--- start EXERCISE MATERIALS ---

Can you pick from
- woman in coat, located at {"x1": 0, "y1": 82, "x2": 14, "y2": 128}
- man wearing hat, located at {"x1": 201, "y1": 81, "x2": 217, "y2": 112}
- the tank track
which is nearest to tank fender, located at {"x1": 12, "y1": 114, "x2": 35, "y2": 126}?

--- end EXERCISE MATERIALS ---

## THE EXERCISE:
Copy the lines above word for word.

## OUTPUT FOR THIS EXERCISE:
Can you pick from
- woman in coat, located at {"x1": 0, "y1": 82, "x2": 14, "y2": 128}
- man wearing hat, located at {"x1": 201, "y1": 81, "x2": 217, "y2": 112}
- the tank track
which is nearest to tank fender, located at {"x1": 12, "y1": 114, "x2": 35, "y2": 126}?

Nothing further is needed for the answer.